## Start
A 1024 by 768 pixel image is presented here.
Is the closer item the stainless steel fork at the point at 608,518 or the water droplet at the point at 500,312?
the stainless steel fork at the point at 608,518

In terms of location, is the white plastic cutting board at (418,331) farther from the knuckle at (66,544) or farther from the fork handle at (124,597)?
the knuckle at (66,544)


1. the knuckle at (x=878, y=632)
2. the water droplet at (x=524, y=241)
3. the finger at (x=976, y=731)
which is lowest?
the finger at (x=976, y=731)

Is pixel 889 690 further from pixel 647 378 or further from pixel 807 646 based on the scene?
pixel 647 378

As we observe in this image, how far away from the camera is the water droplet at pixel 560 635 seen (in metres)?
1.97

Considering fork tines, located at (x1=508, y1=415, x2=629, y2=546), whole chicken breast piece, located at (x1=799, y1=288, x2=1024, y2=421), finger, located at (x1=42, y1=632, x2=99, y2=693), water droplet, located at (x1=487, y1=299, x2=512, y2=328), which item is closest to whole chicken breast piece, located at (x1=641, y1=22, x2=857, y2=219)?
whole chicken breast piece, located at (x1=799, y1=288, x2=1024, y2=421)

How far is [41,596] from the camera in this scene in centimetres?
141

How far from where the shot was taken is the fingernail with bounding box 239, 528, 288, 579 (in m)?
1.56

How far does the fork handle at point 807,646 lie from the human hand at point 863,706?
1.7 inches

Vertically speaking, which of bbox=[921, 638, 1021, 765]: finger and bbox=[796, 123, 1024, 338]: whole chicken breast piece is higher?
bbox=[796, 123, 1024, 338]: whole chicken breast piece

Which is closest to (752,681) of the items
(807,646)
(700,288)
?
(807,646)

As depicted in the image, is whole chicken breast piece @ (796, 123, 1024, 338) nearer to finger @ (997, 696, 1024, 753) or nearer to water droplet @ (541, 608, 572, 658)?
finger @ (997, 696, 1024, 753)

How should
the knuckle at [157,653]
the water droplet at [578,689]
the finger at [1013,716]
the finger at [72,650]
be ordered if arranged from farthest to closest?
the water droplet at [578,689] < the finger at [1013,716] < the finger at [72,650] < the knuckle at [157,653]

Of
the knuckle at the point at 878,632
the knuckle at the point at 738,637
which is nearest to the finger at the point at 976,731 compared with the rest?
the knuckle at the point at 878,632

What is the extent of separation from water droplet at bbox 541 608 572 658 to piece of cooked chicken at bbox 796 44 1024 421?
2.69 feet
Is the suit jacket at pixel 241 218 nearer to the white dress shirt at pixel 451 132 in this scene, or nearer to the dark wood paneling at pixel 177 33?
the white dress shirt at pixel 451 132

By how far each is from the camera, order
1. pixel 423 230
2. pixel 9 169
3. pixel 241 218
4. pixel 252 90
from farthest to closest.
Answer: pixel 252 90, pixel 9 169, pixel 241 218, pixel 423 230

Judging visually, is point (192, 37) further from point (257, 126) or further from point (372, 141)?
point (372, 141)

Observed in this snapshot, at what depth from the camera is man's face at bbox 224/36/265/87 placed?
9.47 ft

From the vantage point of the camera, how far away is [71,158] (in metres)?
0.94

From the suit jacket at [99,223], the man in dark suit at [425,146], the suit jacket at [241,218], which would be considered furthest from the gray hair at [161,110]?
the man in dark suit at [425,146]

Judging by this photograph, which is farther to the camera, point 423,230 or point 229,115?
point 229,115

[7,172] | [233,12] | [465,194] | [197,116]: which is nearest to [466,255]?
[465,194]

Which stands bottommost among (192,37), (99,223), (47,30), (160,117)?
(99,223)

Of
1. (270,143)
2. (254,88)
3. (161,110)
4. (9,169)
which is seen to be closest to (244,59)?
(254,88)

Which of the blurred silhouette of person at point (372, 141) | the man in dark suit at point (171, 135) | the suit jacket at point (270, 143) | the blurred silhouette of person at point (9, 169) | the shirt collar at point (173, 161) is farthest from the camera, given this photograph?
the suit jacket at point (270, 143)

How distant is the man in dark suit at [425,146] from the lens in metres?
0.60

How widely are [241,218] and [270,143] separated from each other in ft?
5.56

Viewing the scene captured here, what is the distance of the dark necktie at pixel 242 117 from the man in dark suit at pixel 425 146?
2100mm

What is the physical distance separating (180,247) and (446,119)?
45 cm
## End
Reproduce each of the lines above verbatim, keeping their original order and wording.

A 1024 by 768 pixel image is presented here.
Is the closer item the stainless steel fork at the point at 608,518 or the water droplet at the point at 500,312?
the stainless steel fork at the point at 608,518

In terms of location, is the white plastic cutting board at (418,331) farther from the knuckle at (66,544) or farther from the fork handle at (124,597)?
the knuckle at (66,544)


1. the knuckle at (x=878, y=632)
2. the water droplet at (x=524, y=241)
3. the finger at (x=976, y=731)
which is lowest?
the finger at (x=976, y=731)

Is pixel 889 690 further from pixel 647 378 or further from pixel 807 646 based on the scene?
pixel 647 378

As we observe in this image, how far away from the camera is the water droplet at pixel 560 635 seen (in metres)?
1.97

Considering fork tines, located at (x1=508, y1=415, x2=629, y2=546), whole chicken breast piece, located at (x1=799, y1=288, x2=1024, y2=421), finger, located at (x1=42, y1=632, x2=99, y2=693), water droplet, located at (x1=487, y1=299, x2=512, y2=328), which item is closest to whole chicken breast piece, located at (x1=641, y1=22, x2=857, y2=219)?
whole chicken breast piece, located at (x1=799, y1=288, x2=1024, y2=421)

How far is [41,596] from the camera in this scene in centimetres?
141

How far from where the shot was taken is the fingernail with bounding box 239, 528, 288, 579 (in m)?
1.56

How far does the fork handle at point 807,646 lie from the human hand at point 863,706?
1.7 inches

Vertically speaking, which of bbox=[921, 638, 1021, 765]: finger and bbox=[796, 123, 1024, 338]: whole chicken breast piece is higher?
bbox=[796, 123, 1024, 338]: whole chicken breast piece

Which is closest to (752,681) of the items
(807,646)
(700,288)
?
(807,646)

As depicted in the image, is whole chicken breast piece @ (796, 123, 1024, 338) nearer to finger @ (997, 696, 1024, 753) or nearer to water droplet @ (541, 608, 572, 658)?
finger @ (997, 696, 1024, 753)

How should
the knuckle at [157,653]
the water droplet at [578,689]
the finger at [1013,716]
the finger at [72,650]
be ordered if arranged from farthest to closest?
the water droplet at [578,689] < the finger at [1013,716] < the finger at [72,650] < the knuckle at [157,653]

Of
the knuckle at the point at 878,632
the knuckle at the point at 738,637
which is nearest to the finger at the point at 976,731 compared with the rest?
the knuckle at the point at 878,632

What is the extent of separation from water droplet at bbox 541 608 572 658 to piece of cooked chicken at bbox 796 44 1024 421?
2.69 feet
Is the suit jacket at pixel 241 218 nearer to the white dress shirt at pixel 451 132 in this scene, or nearer to the dark wood paneling at pixel 177 33?
the white dress shirt at pixel 451 132

By how far each is from the camera, order
1. pixel 423 230
2. pixel 9 169
3. pixel 241 218
4. pixel 252 90
from farthest to closest.
Answer: pixel 252 90, pixel 9 169, pixel 241 218, pixel 423 230

Judging visually, is point (192, 37) further from point (257, 126) or further from point (372, 141)?
point (372, 141)

Observed in this snapshot, at what depth from the camera is man's face at bbox 224/36/265/87 placed?
9.47 ft

From the vantage point of the camera, how far away is [71,158] (in metres)?
0.94

From the suit jacket at [99,223], the man in dark suit at [425,146], the suit jacket at [241,218], which would be considered furthest from the gray hair at [161,110]?
the man in dark suit at [425,146]

Judging by this photograph, which is farther to the camera, point 423,230 or point 229,115?
point 229,115

[7,172] | [233,12] | [465,194] | [197,116]: which is nearest to [466,255]?
[465,194]

Which stands bottommost among (192,37), (99,223), (47,30), (160,117)?
(99,223)

Of
1. (270,143)
2. (254,88)
3. (161,110)
4. (9,169)
which is seen to be closest to (244,59)?
(254,88)

Which of the blurred silhouette of person at point (372, 141) | the man in dark suit at point (171, 135) | the suit jacket at point (270, 143) | the blurred silhouette of person at point (9, 169) | the shirt collar at point (173, 161) is farthest from the camera, given this photograph?
the suit jacket at point (270, 143)

How distant is the man in dark suit at [425,146] from the lens in metres?
0.60

How widely are [241,218] and [270,143] separated from each other in ft?
5.56

Viewing the scene captured here, what is the distance of the dark necktie at pixel 242 117 from the man in dark suit at pixel 425 146?
2100mm

What is the physical distance separating (180,247) and (446,119)?
45 cm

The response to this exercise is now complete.